The knew server is ‘frozen’ again. This has been happening daily at about O301 UTC each night. See my Twitter feed for background.
In this post I will include details as I progress through the data. The server in question is knew (yes, that’s the hostname).
dtrace hotkernel
I left this running in an ssh session and pressed control-C this morning:
[root@knew:/usr/share/dtrace/toolkit] # ./hotkernel >> /var/tmp/hotkernel ^C
ssh login loop
It was suggested I try an ssh-login loop. I created this script and left it running over night:
while : ; do ssh knew w; sleep 5; done
I left that running in a tmux script on my laptop. This morning, it looks like this:
dan pts/2 dent.int.unixathome.org Tue06PM 7:51 /usr/sbin/dtrace -n root v0 - Tue07PM 7:11 -csh (csh) 3:04AM up 12:44, 3 users, load averages: 2.32, 1.43, 1.21 USER TTY FROM LOGIN@ IDLE WHAT dan pts/0 tmux(71172).%0 2:59AM 5 sleep 1 dan pts/2 dent.int.unixathome.org Tue06PM 7:52 /usr/sbin/dtrace -n root v0 - Tue07PM 7:11 -csh (csh) 3:04AM up 12:44, 3 users, load averages: 2.45, 1.48, 1.23 USER TTY FROM LOGIN@ IDLE WHAT dan pts/0 tmux(71172).%0 2:59AM 5 sleep 1 dan pts/2 dent.int.unixathome.org Tue06PM 7:52 /usr/sbin/dtrace -n root v0 - Tue07PM 7:11 -csh (csh) 3:04AM up 12:44, 3 users, load averages: 3.06, 1.62, 1.28 USER TTY FROM LOGIN@ IDLE WHAT dan pts/0 tmux(71172).%0 2:59AM 5 sleep 1 dan pts/2 dent.int.unixathome.org Tue06PM 7:52 /usr/sbin/dtrace -n root v0 - Tue07PM 7:11 -csh (csh) 3:05AM up 12:44, 3 users, load averages: 2.89, 1.61, 1.28 USER TTY FROM LOGIN@ IDLE WHAT dan pts/0 tmux(71172).%0 2:59AM 6 sleep 1 dan pts/2 dent.int.unixathome.org Tue06PM 7:52 /usr/sbin/dtrace -n root v0 - Tue07PM 7:11 -csh (csh)

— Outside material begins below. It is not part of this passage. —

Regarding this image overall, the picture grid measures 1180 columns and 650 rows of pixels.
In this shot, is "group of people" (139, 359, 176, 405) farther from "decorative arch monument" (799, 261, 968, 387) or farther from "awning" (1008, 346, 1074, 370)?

Checking my laptop via ps auwwx for ssh, I found (output trimmed for clarity):
$ ps auwx | grep ssh dan 13096 0.0 0.0 2465364 2948 s012 S+ 1:59PM 0:00.06 ssh -A knew.int.unixathome.org
That’s not the session from above. That’s my ssh session for dtrace, below.
I see no evidence of any of that ssh-loop script running on my laptop, despite it being in a tmux script.
The last email notice from the frozen server indicates the last login was at 03:01:57 UTC.
Nagios status
Picking a jail at random, Nagios is reporting CHECK_NRPE: Error – Could not complete SSL handshake for services which are checked remotely via nrpe on the frozen server.
ping is OK.
ssh status
Attempting to ssh to one of the jails:
$ telnet ansible 22 Trying 10.55.0.113... Connected to ansible.int.unixathome.org. Escape character is '^]'. SetSockOpt: Invalid argument Connection closed by foreign host.
$ ssh -vvvv ansible OpenSSH_6.9p1, LibreSSL 2.1.8 debug1: Reading configuration data /Users/dan/.ssh/config debug1: /Users/dan/.ssh/config line 328: Applying options for ansible debug1: Reading configuration data /etc/ssh/ssh_config debug1: /etc/ssh/ssh_config line 20: Applying options for * debug1: /etc/ssh/ssh_config line 102: Applying options for * debug2: ssh_connect: needpriv 0 debug1: Connecting to ansible.int.unixathome.org [10.55.0.113] port 22. debug1: Connection established. debug1: identity file /Users/dan/.ssh/id_rsa type 1 debug1: key_load_public: No such file or directory debug1: identity file /Users/dan/.ssh/id_rsa-cert type -1 debug1: key_load_public: No such file or directory debug1: identity file /Users/dan/.ssh/id_dsa type -1 debug1: key_load_public: No such file or directory debug1: identity file /Users/dan/.ssh/id_dsa-cert type -1 debug1: key_load_public: No such file or directory debug1: identity file /Users/dan/.ssh/id_ecdsa type -1 debug1: key_load_public: No such file or directory debug1: identity file /Users/dan/.ssh/id_ecdsa-cert type -1 debug1: key_load_public: No such file or directory debug1: identity file /Users/dan/.ssh/id_ed25519 type -1 debug1: key_load_public: No such file or directory debug1: identity file /Users/dan/.ssh/id_ed25519-cert type -1 debug1: Enabling compatibility mode for protocol 2.0 write: Broken pipe
bacula-sd is active
The bacula-sd daemon in a jail is answering. Nagios reports:
TCP OK - 0.001 second response time on bacula-sd-01.int.unixathome.org port 9103
There are two bacula-sd running on this host, both in different jails, each still answering on port 9103.
bacula-fd is active
There are several bacula-fd daemons running in jails on this host. They are active and answering. Here is the Nagios report:
TCP OK - 0.001 second response time on dbclone.int.unixathome.org port 9102
Debugger invoked
I pressed CTL-ALT-ESC on the console to invoke the debugger. Then I invoked doadump.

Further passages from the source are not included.